── Dokumentauszug

Unterrichtsbezogene Rückmeldungen von Schüler:innen an ihre Lehrpersonen werden als wichtiger Impuls zur Professionalisierung und Unterrichtsentwicklung angesehen. Durch die in den letzten Jahren stark gewachsene Zahl an verfügbaren digitalen Feedback-Apps und -Portalen ist der Einholungsprozess von Rückmeldungen und deren Auswertung unaufwändig möglich. Eine bereits vorliegende Meta-Analyse von Schüler:innenfeedback-Interventionen weist auf die Wirksamkeit dieses Verfahrens hinsichtlich der Unterrichtsverbesserung bei berufstätigen Lehrpersonen hin, wenn Lehrpersonen beim Reflexionsprozess und anschließenden Verbesserungsmaßnahmen unterstützt werden [1].
Bisher liegen jedoch nur wenige Arbeiten vor, die den Einsatz innerhalb der Praxisphasen der Lehrer:innenausbildung und die Wirkungen auf die Professionalisierungsprozesse der angehenden Lehrpersonen empirisch untersuchen. Katharina Neuber trägt in der vorliegenden Dissertation zur Schließung dieser Forschungslücke bei und untersucht in einem Mixed-Methods Design Wirkungen der Einholung von Schüler:innenrückmeldungen hinsichtlich der Einstellungen angehender Lehrpersonen gegenüber Unterrichtsreflexion sowie den subjektiven Nutzen dieses Verfahrens.
Auf theoretischer Basis setzt sich die Autorin mit der professionellen Kompetenzentwicklung von Lehramtstudierenden im Studium und speziell im Praxissemester auseinander und weist auf die Notwendigkeit der Reflexionsbereitschaft und -fähigkeit für Professionalisierungsprozesse hin. Ausgehend von der ‚Theory of Planned Behavior‘ [2] werden hierzu eine positive Einstellung gegenüber Unterrichtsreflexion sowie Schüler:innenrückmeldungen als relevant identifiziert, wobei auch motivationale Orientierungen und Dispositionen der Studierenden einen Einfluss aufweisen können.

────
── Angezeigte Informationen

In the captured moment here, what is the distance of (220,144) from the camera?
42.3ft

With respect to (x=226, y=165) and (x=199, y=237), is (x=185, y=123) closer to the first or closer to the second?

────

Schriftliche Aufgabe 1 :: Von welcher Theorie geht der Dokumentauszug aus, wenn er eine positive Einstellung gegenüber Unterrichtsreflexion als relevant identifiziert?
Schriftliche Aufgabe 2 :: Schreiben Sie aus dem Dokumentauszug den Abschnitt ab, der mit "Unterrichtsbezogene Rückmeldungen von" beginnt und bis einschließlich "unterstützt werden [1]." reicht.
Schriftliche Aufgabe 3 ::
Prüfen Sie anhand des Dokumentauszugs, ob die folgenden Aussagen zutreffen. Beantworten Sie jede mit Ja oder Nein, und zitieren Sie die entscheidenden Worte wörtlich.
(a) Katharina Neuber arbeitet in ihrer Dissertation mit einem Mixed-Methods Design.
(b) Die Zahl verfügbarer digitaler Feedback-Apps ist in den letzten Jahren zurückgegangen.
(c) Zum Einsatz von Schüler:innenrückmeldungen in den Praxisphasen der Lehrer:innenausbildung gibt es bereits viele empirische Arbeiten.

Endgültige Antwort 1 :: Der Dokumentauszug geht von der ‚Theory of Planned Behavior‘ aus.

Endgültige Antwort 2 ::
Unterrichtsbezogene Rückmeldungen von Schüler:innen an ihre Lehrpersonen werden als wichtiger Impuls zur Professionalisierung und Unterrichtsentwicklung angesehen. Durch die in den letzten Jahren stark gewachsene Zahl an verfügbaren digitalen Feedback-Apps und -Portalen ist der Einholungsprozess von Rückmeldungen und deren Auswertung unaufwändig möglich. Eine bereits vorliegende Meta-Analyse von Schüler:innenfeedback-Interventionen weist auf die Wirksamkeit dieses Verfahrens hinsichtlich der Unterrichtsverbesserung bei berufstätigen Lehrpersonen hin, wenn Lehrpersonen beim Reflexionsprozess und anschließenden Verbesserungsmaßnahmen unterstützt werden [1].

Endgültige Antwort 3 ::
(a) Ja: „untersucht in einem Mixed-Methods Design“
(b) Nein: „in den letzten Jahren stark gewachsene Zahl an verfügbaren digitalen Feedback-Apps und -Portalen“
(c) Nein: „Bisher liegen jedoch nur wenige Arbeiten vor“